### Exercise requirements
Output the number of lines in the entries below with the string "trap" in them, and nothing further.

### Material provided
>>
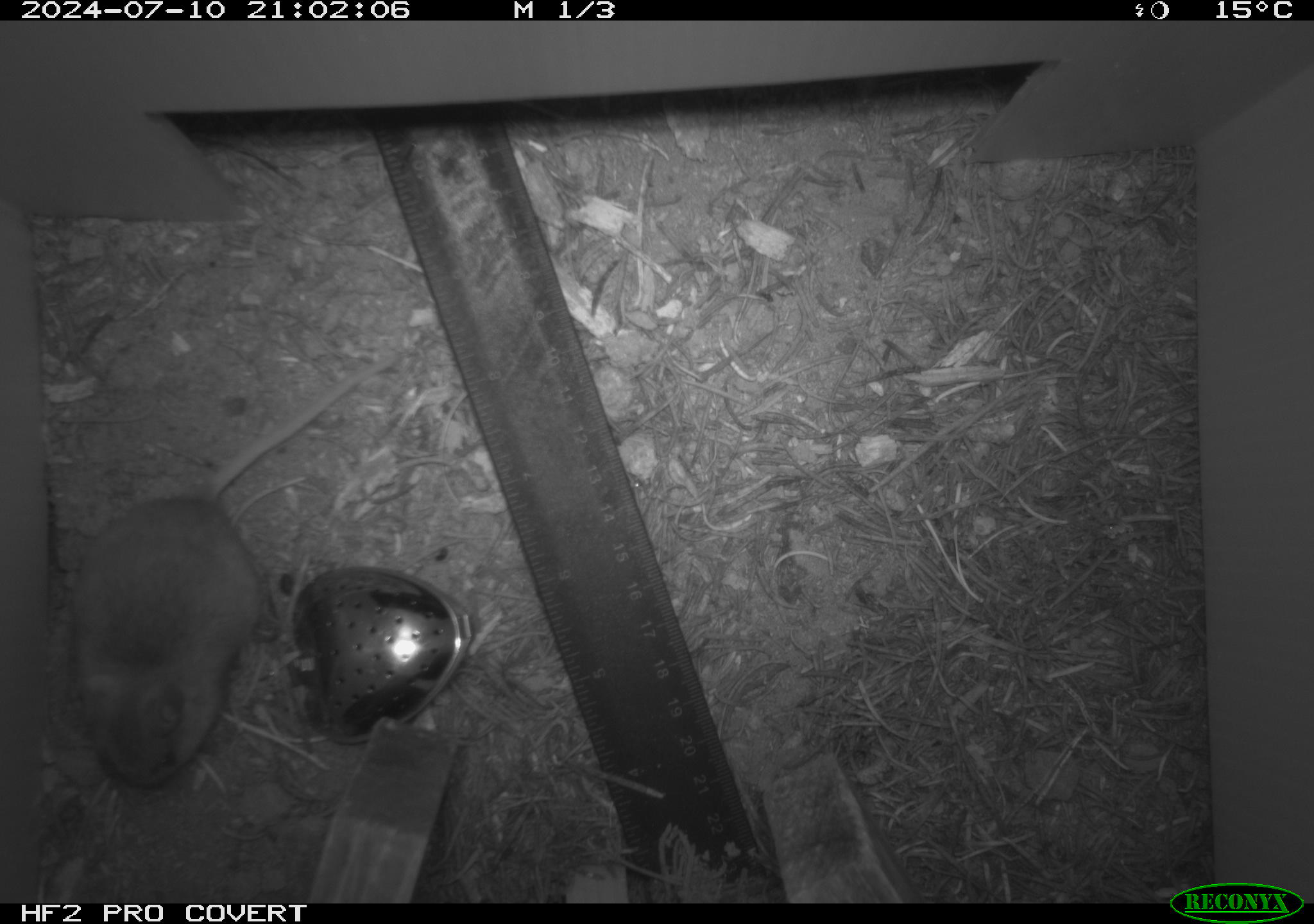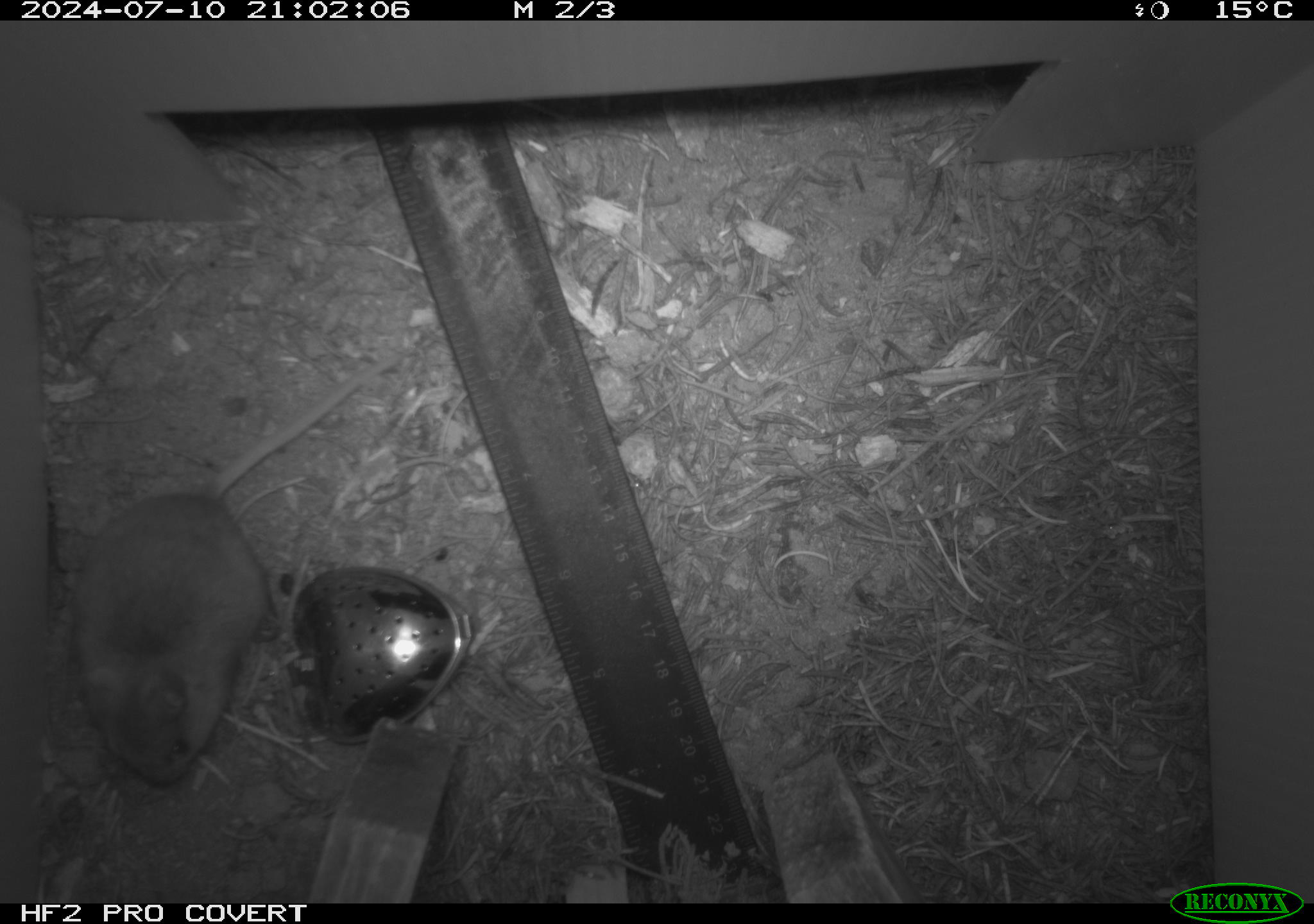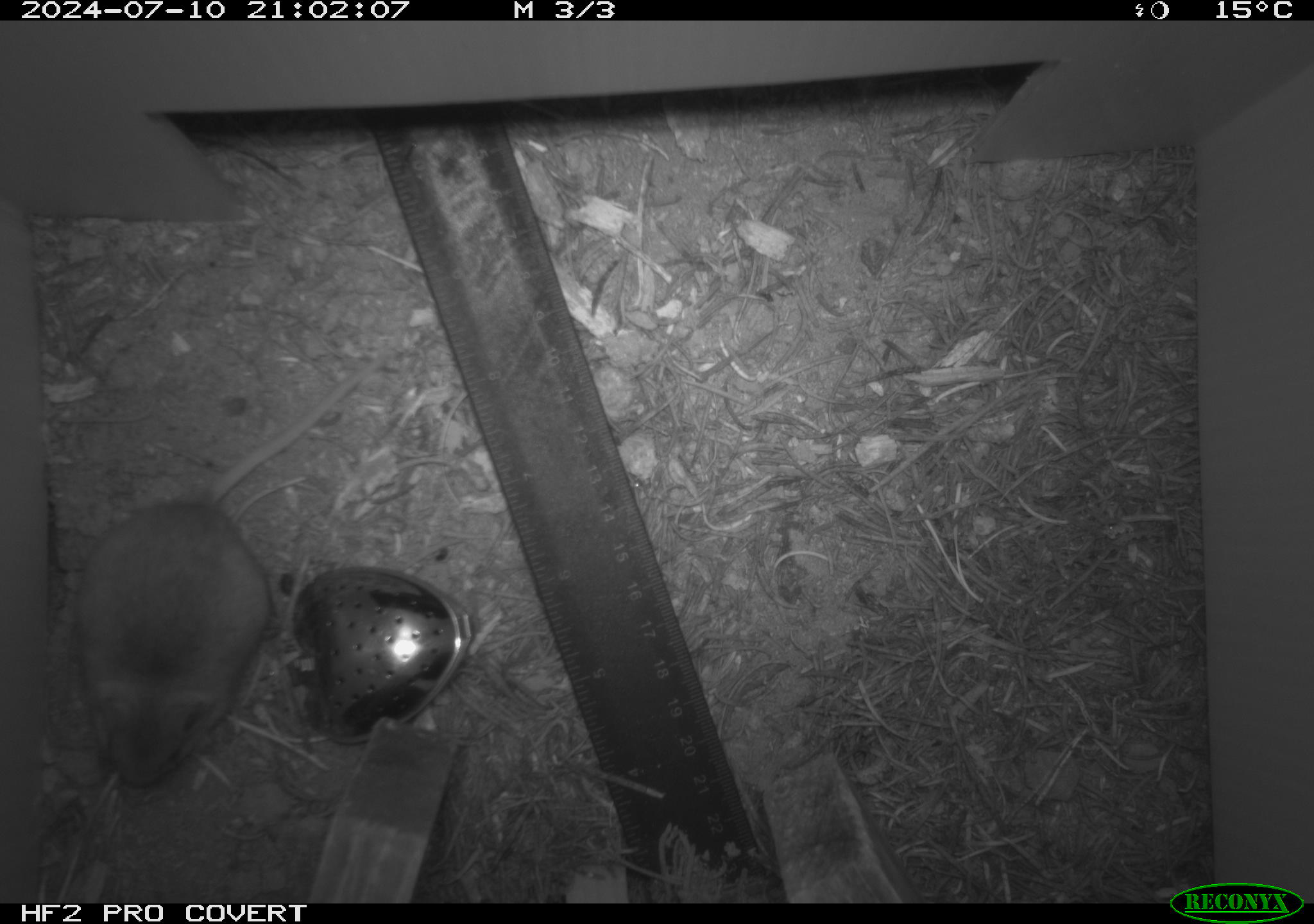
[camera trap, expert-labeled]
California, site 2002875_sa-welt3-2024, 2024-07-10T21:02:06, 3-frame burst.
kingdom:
<<
>>
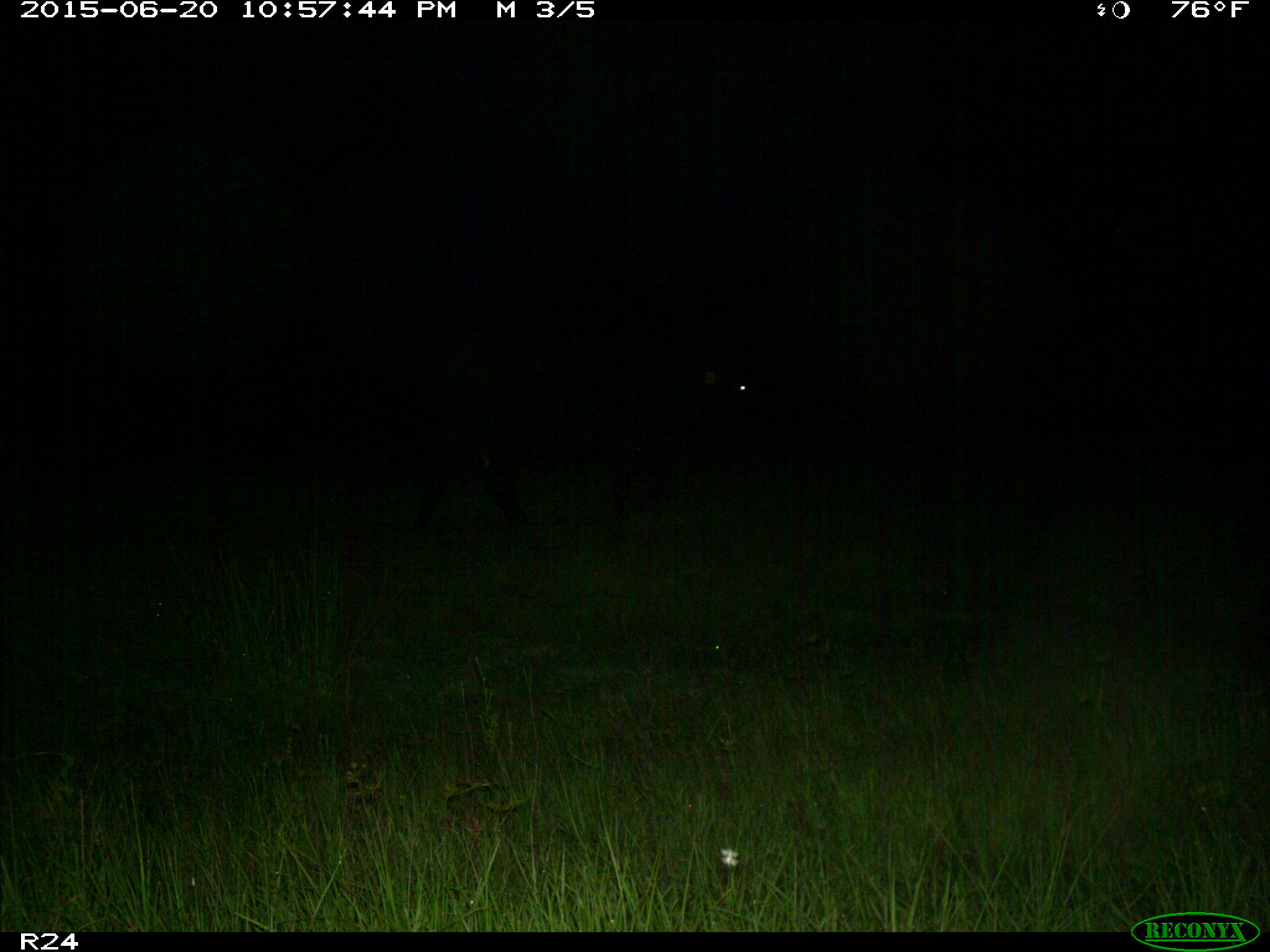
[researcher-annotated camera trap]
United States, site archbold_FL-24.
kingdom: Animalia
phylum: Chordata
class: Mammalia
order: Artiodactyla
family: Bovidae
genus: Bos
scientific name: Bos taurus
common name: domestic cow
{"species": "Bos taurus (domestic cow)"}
<<
### Expected output
2